Choosing With Chronicity in Mind
That investment becomes especially relevant as clinicians think about therapy selection beyond the first few months. For Dr Issa, interleukin 13 (IL-13) has become a central part of the discussion. IL-4 remains important in AD, but “we’re learning much more that IL-13 is truly a key player in AD,” he says. Affected skin shows higher IL-13 gene expression than unaffected or normal skin, and IL-13 levels appear to rise with greater disease severity.
When it comes to the practical implications of targeting IL-13 directly, Dr Issa considers tralokinumab, including in patients for whom clinicians are weighing certain adverse-event considerations seen with other systemic options, like arthralgias.
“One of the things you’re trying to avoid is this chronic switching,” says Dr Merritt. “Your approach would be to maybe try and choose something in the beginning that you can sustain.”

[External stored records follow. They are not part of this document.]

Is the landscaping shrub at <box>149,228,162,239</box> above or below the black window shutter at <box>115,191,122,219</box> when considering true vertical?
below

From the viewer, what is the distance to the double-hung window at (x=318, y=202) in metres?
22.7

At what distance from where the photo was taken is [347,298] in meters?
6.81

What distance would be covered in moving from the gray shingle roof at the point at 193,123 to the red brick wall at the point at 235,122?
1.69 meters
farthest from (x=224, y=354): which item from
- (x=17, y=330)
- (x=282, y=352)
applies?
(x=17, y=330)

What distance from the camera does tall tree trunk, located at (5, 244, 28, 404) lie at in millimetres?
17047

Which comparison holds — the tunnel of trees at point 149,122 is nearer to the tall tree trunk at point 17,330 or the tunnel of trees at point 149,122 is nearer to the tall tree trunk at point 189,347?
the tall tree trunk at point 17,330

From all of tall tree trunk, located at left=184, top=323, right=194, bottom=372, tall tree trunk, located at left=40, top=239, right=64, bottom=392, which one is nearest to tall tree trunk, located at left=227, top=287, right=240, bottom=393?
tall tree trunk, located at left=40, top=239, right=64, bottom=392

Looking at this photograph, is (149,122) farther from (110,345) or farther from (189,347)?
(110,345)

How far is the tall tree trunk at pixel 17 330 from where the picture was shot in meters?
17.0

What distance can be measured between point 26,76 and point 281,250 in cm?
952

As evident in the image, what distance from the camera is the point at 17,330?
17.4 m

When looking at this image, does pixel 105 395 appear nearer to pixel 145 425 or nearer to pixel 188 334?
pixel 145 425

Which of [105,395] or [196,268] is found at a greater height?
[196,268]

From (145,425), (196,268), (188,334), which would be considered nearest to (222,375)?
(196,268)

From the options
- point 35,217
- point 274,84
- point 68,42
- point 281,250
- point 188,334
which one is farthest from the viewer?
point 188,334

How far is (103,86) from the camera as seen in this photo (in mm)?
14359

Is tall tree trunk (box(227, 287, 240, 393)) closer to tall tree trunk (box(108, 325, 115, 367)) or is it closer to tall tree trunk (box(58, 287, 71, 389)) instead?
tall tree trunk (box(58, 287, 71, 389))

“We’re looking for treatment paradigms that could reduce risks and also optimize results all in one swoop,” adds Dr Issa. In other words, the decision at the start of treatment should already be thinking several steps ahead.

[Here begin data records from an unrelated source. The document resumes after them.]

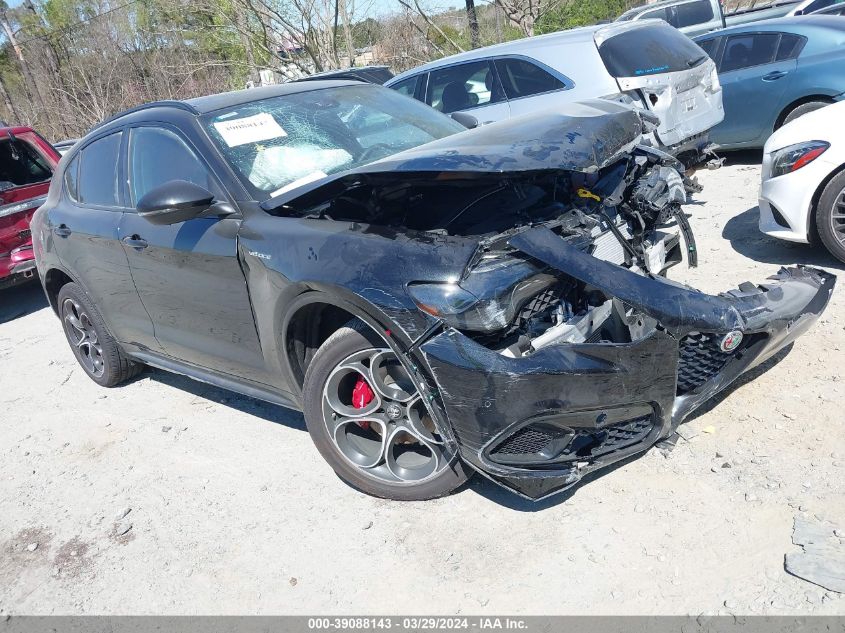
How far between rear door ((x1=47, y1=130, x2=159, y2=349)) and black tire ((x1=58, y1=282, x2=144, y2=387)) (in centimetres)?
22

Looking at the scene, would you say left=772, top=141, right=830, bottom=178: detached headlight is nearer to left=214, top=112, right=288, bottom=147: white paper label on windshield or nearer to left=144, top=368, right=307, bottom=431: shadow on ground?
left=214, top=112, right=288, bottom=147: white paper label on windshield

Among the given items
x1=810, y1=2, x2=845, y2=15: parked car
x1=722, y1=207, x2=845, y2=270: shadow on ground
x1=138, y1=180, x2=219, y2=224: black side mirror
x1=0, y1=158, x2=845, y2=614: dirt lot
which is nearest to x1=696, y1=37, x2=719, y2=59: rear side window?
x1=810, y1=2, x2=845, y2=15: parked car

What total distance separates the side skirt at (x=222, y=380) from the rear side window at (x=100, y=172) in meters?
0.97

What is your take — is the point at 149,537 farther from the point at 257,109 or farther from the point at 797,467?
the point at 797,467

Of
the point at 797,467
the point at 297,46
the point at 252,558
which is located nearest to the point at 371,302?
the point at 252,558

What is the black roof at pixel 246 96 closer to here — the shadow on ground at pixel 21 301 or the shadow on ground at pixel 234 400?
the shadow on ground at pixel 234 400

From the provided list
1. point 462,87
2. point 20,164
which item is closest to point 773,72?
point 462,87

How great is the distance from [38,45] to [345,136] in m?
26.9

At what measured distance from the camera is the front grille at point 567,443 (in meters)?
2.66

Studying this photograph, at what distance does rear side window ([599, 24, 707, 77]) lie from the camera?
6781 millimetres

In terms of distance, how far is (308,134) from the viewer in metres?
3.89

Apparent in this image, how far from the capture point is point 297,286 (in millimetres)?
3111

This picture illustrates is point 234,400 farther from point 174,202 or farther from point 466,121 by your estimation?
point 466,121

When Control Becomes the Strategy
Injections may be acceptable, even routine, for many patients, but less frequent dosing always matters. Adult patients [weighing less than 100 kg] who achieve clear or almost clear skin after 16 weeks, the possibility of moving to monthly dosing can be quite meaningful.
“I don’t know anyone who’s upset about doing fewer shots,” says Dr Merritt.
That point seems almost obvious, but a therapy that works is one thing, and therapy patients can imagine continuing is another. “They ask, ‘Hey, doc, is this a forever drug? Give me some numbers on this,’” says Dr Issa.
The answer, as in most chronic inflammatory disease, is not absolute. Some patients who responded after 16 weeks were able to maintain response with less frequent dosing, and some maintained clear or almost clear skin or EASI-75 response after withdrawal through the rest of the year. “Imagine you have a one out of four chance of not having the disease come back when you got off of drug,” he says. “Would you take those odds?”
“I think all of my patients would take those odds,” says Dr Merritt.
Patients with AD are weighing efficacy curves alongside time, discomfort, fear of relapse, injection burden, prior disappointment, and the hope that something might finally remain steady. “You have to be in it to win it,” Dr Issa adds.
For clinicians, that may be the harder discipline of modern atopic dermatitis care. Choosing with chronicity in mind, counseling with patience, and helping patients understand that control is a strategy itself.
References:
Wollenberg A, Blauvelt A, Guttman-Yassky E, et al. Tralokinumab for moderate-to-severe atopic dermatitis: results from two 52-week, randomized, double-blind, multicentre, placebo-controlled phase III trials — ECZTRA 1 and ECZTRA 2. Br J Dermatol. 2021;184(3):437-449. doi:10.1111/bjd.19574
Blauvelt A, Langley RG, Lacour JP, et al. Long-term 2-year safety and efficacy of tralokinumab in adults with moderate-to-severe atopic dermatitis: interim analysis of the ECZTEND open-label extension trial. J Am Acad Dermatol. 2022;87(4):815-824. doi:10.1016/j.jaad.2022.07.019
Greenberg ABW, Shahriari M, Cameron M, et al. Tralokinumab as a therapeutic alternative for dupilumab-associated arthralgia in atopic dermatitis: a multi-center case series. J Clin Aesthet Dermatol. 2025;18(5):16-19.